● TEXT EXCERPT
=-=-=

# My first electronic composition



## violadude

This is my first piece of electronic music. This is a style of electronic music called Musique Concrete where the sounds are made from acoustic sounds that are electronically manipulated, as opposed to pure electronically generated sounds. There are two versions of this piece because I couldn't decide if it sounded better with the drone or without the drone. You guys can tell me which one you like better! Version 1 is without, version 2 is with. Enjoy!

Version 1:






Version 2:


----------



## kv466

Fits the season,...not much to the first 'mvt.', though, other than the stuff Trent pioneered so many years ago...guess I gotta check out that second video and see if there's something more. Definitely good for the weekend, however.


----------



## violadude

Well don't get your hopes up. Version 2 is the same thing just with a drone. I couldn't decide which one sounded better.


----------



## Kopachris

Posting so it shows up in my "Subscribed threads..." I'm watching/listening to _Amadeus_ right now, so I'll listen to them later.


----------



## Weston

I vote for the drone. It gives a nice pedal point to the melodic vocal part.


----------



## violadude

Weston said:


> I vote for the drone. It gives a nice pedal point to the melodic vocal part.


hmm Sarcasm?


----------



## aleazk

I prefer the second version, but, still, this is too modernist for me... .


----------



## Kopachris

Whoa...  I could actually only get through a couple minutes of it because it was so... unexpected. Perhaps if you'd share how you came up with it (does standard motivic development apply to this?, etc.), it might help.


----------



## violadude

Kopachris said:


> Whoa...  I could actually only get through a couple minutes of it because it was so... unexpected. Perhaps if you'd share how you came up with it (does standard motivic development apply to this?, etc.), it might help.


I wouldn't say standard motivic development applies to this. But there are motifs in the sense that certain sounds go away and then come back and are used throughout the piece. All of the sounds are just sounds that I made from objects just lying around the house or with my voice or mouth. I recorded them and slowed them down and added reverb and echo effects. Thats it. The sounds include:

Running water, tapping with a pencil, snapping, tongue clicking, piano playing, tapping with a bus card, singing on the syllable "ooo", gasping noises, pounding on a table, running the teeth of a comb against the computer and gargling. Thats it. It is pretty much just supposed to evoke a mood or atmosphere


----------



## aleazk

violadude said:


> I wouldn't say standard motivic development applies to this. But there are motifs in the sense that certain sounds go away and then come back and are used throughout the piece. All of the sounds are just sounds that I made from objects just lying around the house or with my voice or mouth. I recorded them and slowed them down and added reverb and echo effects. Thats it. The sounds include:
> 
> Running water, tapping with a pencil, snapping, tongue clicking, piano playing, tapping with a bus card, singing on the syllable "ooo", gasping noises, pounding on a table, running the teeth of a comb against the computer and gargling. Thats it. *It is pretty much just supposed to evoke a mood or atmosphere*


I have the same opinion, sometimes a melody is not the right thing to express some moods that i have. Rather the opposite, I prefer to use some special harmonies, dissonances, changes in the dynamics, etc. Of course I have some melodies, but there is not a full "development" of them, in the traditional sense.

=-=-=

● LISTING
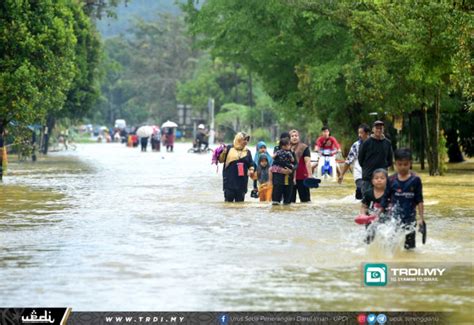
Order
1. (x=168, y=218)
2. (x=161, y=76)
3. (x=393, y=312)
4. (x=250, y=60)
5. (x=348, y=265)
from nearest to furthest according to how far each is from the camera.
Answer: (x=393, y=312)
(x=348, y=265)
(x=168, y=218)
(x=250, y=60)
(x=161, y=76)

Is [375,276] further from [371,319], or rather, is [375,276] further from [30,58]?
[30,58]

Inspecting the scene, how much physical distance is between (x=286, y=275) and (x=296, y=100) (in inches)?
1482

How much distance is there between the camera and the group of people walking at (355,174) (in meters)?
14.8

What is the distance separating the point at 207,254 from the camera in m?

=-=-=

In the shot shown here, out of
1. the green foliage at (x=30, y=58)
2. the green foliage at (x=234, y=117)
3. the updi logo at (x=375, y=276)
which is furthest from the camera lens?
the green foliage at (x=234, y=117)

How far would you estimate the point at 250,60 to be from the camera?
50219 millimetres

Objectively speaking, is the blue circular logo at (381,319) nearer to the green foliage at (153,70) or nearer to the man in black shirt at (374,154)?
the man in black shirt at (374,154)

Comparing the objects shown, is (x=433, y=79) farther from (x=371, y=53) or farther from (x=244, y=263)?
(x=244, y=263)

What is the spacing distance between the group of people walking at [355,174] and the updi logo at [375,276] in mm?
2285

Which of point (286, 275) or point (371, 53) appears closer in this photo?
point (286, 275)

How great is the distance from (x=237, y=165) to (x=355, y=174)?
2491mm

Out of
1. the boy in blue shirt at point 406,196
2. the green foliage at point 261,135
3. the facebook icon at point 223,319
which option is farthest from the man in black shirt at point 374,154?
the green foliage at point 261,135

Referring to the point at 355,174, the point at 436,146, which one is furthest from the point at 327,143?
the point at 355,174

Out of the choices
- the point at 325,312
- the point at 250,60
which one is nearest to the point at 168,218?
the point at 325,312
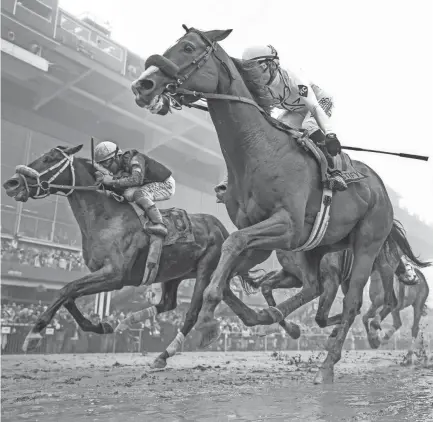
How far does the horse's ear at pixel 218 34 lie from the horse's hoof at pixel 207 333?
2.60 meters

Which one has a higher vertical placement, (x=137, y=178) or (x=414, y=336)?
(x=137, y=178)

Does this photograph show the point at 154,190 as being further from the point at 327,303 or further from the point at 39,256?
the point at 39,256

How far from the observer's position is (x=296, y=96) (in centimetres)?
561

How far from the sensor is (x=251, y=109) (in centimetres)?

=-=-=

● REQUEST 1
In the forum thread about a first electronic composition, which version of the piece has the drone?
● REQUEST 2
Update the electronic composition thread's opening post between "This is my first" and "is with. Enjoy!", inclusive, so that "Musique Concrete" becomes "musique concrète".
● REQUEST 3
Write what comes next in the forum thread about the first electronic composition.
The items come from an unrelated source.

● ANSWER 1
Version 2

● ANSWER 2
This is my first piece of electronic music. This is a style of electronic music called musique concrète where the sounds are made from acoustic sounds that are electronically manipulated, as opposed to pure electronically generated sounds. There are two versions of this piece because I couldn't decide if it sounded better with the drone or without the drone. You guys can tell me which one you like better! Version 1 is without, version 2 is with. Enjoy!

● ANSWER 3
----------



## violadude

aleazk said:


> I have the same opinion, sometimes a melody is not the right thing to express some moods that i have. Rather the opposite, I prefer to use some special harmonies, dissonances, changes in the dynamics, etc. Of course I have some melodies, but there is not a full "development" of them, in the traditional sense.


Hey, impressionism man...


----------



## aleazk

violadude said:


> Hey, impressionism man...


indeed, in my last piece I accepted my impressionist soul and simply I flew :lol:


----------



## violadude

aleazk said:


> indeed, in my last piece I accepted my impressionist soul and simply I flew :lol:


Was that the Japanese one?


----------



## aleazk

violadude said:


> Was that the Japanese one?


yeah, the piece emerged like a kind of improvisation after seeing those pictures of Japanese gardens


----------



## Aramis

One could say that it sounds like gargling, groans and zerg's sounds from StarCraft mixed with rather random electronic soundscape but it is, in fact, treasure of modern lyricism - it's amorous count singing serenade under his beloved's window, it's ancient warrior's cry of glory, it's music flowing from long-forgotten realms of shady phantoms.


----------



## violadude

aleazk said:


> yeah, the piece emerged like a kind of improvisation after seeing those pictures of Japanese gardens


Sweet, I love Japanese sounding stuff, and I really liked that piece.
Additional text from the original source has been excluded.